Konstantin closed Mickey’s door, tapped the hood and came around the car to speak to her.
“You kept my son from me.” The accusation in his voice would have hurt.
If the words had been true.
They were not.
A parking lot was better than a bank, but the car was not exactly soundproof. She lowered her voice, but let her tone drip with accusation. “You ejected me from your life so you could marry another woman.”
“And so out of spite, you did this thing!” The Prince was making no effort to keep his voice down.
“Spite? Are you delusional?” she demanded, her voice still low. “I tried to call you. You refused my calls. I tried to see you, and you had a restraining order taken out against me, remember that? I’d done nothing to warrant one, but men like you, they get what they want.”
“I am not the delusional one. I took out no restraining order. More to the point, I did not want to be a nonentity in my child’s life,” he said in a driven tone.
“You couldn’t tell from how you treated me.” He had made it clear he wanted to be a nonentity in her life and his dedication to that endeavor had dictated his not finding out about their son.

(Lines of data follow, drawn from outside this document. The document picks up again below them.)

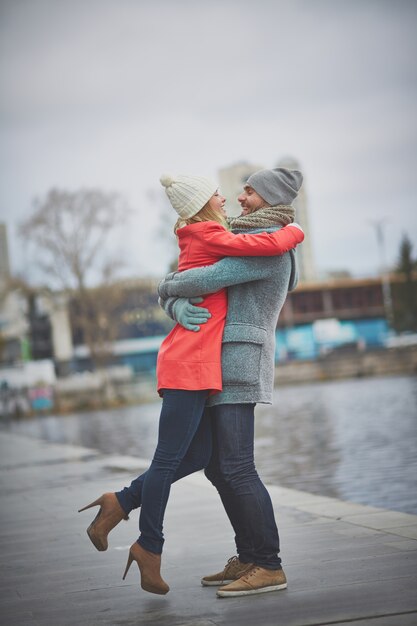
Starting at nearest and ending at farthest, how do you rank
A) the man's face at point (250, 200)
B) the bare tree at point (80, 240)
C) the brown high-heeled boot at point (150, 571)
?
the brown high-heeled boot at point (150, 571) < the man's face at point (250, 200) < the bare tree at point (80, 240)

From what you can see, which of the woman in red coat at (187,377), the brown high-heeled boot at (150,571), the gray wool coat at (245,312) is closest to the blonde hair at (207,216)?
the woman in red coat at (187,377)

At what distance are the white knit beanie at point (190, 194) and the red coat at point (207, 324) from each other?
7 centimetres


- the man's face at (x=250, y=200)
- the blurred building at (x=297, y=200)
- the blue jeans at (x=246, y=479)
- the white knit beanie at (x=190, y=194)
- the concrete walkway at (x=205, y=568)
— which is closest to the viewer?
the concrete walkway at (x=205, y=568)

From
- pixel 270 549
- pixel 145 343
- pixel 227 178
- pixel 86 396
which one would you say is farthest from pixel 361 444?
pixel 227 178

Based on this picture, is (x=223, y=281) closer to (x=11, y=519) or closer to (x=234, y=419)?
(x=234, y=419)

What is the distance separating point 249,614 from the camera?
146 inches

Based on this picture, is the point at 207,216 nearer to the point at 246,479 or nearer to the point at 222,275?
the point at 222,275

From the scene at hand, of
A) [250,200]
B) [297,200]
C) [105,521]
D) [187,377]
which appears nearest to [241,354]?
[187,377]

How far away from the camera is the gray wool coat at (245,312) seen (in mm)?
4160

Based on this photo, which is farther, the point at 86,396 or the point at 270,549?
the point at 86,396

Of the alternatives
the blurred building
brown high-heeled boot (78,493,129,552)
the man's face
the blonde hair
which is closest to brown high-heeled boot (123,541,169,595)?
brown high-heeled boot (78,493,129,552)

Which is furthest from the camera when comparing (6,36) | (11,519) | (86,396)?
(86,396)

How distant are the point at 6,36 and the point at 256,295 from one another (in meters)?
25.1

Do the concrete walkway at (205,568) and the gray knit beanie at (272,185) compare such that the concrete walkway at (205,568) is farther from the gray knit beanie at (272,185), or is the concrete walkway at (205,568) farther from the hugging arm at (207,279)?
the gray knit beanie at (272,185)
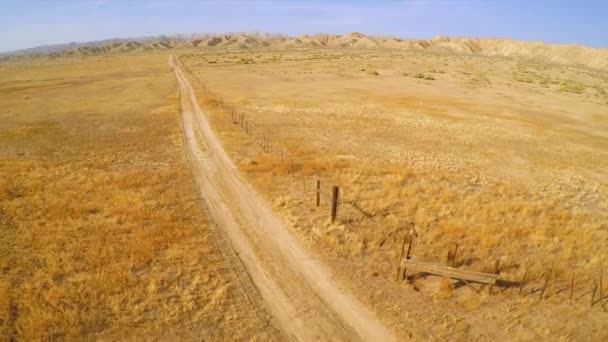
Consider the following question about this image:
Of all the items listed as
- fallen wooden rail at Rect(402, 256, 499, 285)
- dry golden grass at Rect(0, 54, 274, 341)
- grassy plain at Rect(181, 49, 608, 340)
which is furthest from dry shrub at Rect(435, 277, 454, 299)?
dry golden grass at Rect(0, 54, 274, 341)

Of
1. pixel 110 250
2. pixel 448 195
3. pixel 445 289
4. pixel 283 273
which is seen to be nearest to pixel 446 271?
pixel 445 289

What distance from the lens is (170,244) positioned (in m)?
12.3

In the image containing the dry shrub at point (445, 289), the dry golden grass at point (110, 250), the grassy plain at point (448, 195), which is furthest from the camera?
the dry shrub at point (445, 289)

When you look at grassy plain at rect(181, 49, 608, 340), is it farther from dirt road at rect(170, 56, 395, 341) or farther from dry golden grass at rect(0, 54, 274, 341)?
dry golden grass at rect(0, 54, 274, 341)

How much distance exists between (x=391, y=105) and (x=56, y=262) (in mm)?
34791

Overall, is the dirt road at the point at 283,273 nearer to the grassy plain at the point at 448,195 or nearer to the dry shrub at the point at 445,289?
the grassy plain at the point at 448,195

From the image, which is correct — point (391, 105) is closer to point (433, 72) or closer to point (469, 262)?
point (469, 262)

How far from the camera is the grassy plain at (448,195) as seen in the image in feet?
31.9

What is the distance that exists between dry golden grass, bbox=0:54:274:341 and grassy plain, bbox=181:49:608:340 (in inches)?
142

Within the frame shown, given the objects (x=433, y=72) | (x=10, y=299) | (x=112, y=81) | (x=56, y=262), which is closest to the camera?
Result: (x=10, y=299)

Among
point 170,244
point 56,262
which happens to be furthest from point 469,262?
point 56,262

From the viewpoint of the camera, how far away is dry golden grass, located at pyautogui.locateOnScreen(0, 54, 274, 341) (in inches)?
347

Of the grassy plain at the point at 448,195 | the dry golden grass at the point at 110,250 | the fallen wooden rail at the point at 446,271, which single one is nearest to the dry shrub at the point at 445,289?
the grassy plain at the point at 448,195

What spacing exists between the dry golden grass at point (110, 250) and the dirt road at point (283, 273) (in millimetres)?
624
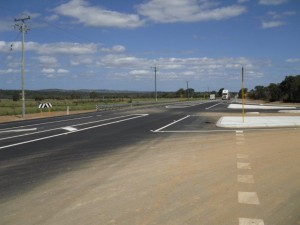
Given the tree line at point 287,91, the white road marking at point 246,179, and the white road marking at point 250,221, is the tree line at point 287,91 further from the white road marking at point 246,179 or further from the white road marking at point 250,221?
the white road marking at point 250,221

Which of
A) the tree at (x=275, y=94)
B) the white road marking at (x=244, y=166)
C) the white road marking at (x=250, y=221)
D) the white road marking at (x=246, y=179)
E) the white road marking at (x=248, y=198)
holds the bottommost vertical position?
the white road marking at (x=250, y=221)

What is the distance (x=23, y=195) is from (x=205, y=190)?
10.6ft

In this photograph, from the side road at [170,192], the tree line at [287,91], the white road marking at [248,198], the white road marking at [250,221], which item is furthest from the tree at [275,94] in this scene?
the white road marking at [250,221]

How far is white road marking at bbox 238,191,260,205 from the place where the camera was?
624cm

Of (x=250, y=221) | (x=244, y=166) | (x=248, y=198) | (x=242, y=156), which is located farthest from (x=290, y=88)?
(x=250, y=221)

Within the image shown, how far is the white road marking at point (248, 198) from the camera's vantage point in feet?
20.5

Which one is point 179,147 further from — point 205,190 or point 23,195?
point 23,195

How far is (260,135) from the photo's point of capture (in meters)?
15.9

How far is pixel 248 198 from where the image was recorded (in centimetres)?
646

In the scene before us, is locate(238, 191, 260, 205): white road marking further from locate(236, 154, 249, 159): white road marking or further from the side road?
locate(236, 154, 249, 159): white road marking

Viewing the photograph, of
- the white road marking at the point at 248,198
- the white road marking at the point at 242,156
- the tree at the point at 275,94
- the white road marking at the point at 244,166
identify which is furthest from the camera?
the tree at the point at 275,94

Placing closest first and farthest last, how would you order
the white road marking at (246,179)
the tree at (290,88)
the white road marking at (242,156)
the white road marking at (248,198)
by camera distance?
the white road marking at (248,198), the white road marking at (246,179), the white road marking at (242,156), the tree at (290,88)

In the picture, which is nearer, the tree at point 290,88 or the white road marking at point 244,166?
the white road marking at point 244,166

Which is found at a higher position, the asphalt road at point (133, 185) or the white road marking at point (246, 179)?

“You should have tried harder.”
How typical to expect her to have had options he would have taken for granted, but that he’d removed from her. He lived in such a rarified world, he probably really believed the garbage he was spouting.
“What do you mean, harder? I called and texted, but you blocked my number. You moved out of our apartment and I couldn’t get a forwarding address.” She’d tried, but the building super and doormen had held firm against charm, pleading and even threats. “I wrote and you never answered, I didn’t even know if you got my letters. I sent emails through the contact form on the Mirrus Global website, but never got a reply.”
It had been hellish. And once she had finally gotten in touch with someone in his family? That hell had only gotten worse, not better.
Something like guilt briefly showed in his expression and then it was gone.
Konstantin looked down at their son through the window, realized the small boy was watching them avidly even if he couldn’t hear everything said and grimaced. “We will have this discussion later.”
“Good call.” She made no effort to temper her sarcasm. But neither did she reopen the conversation.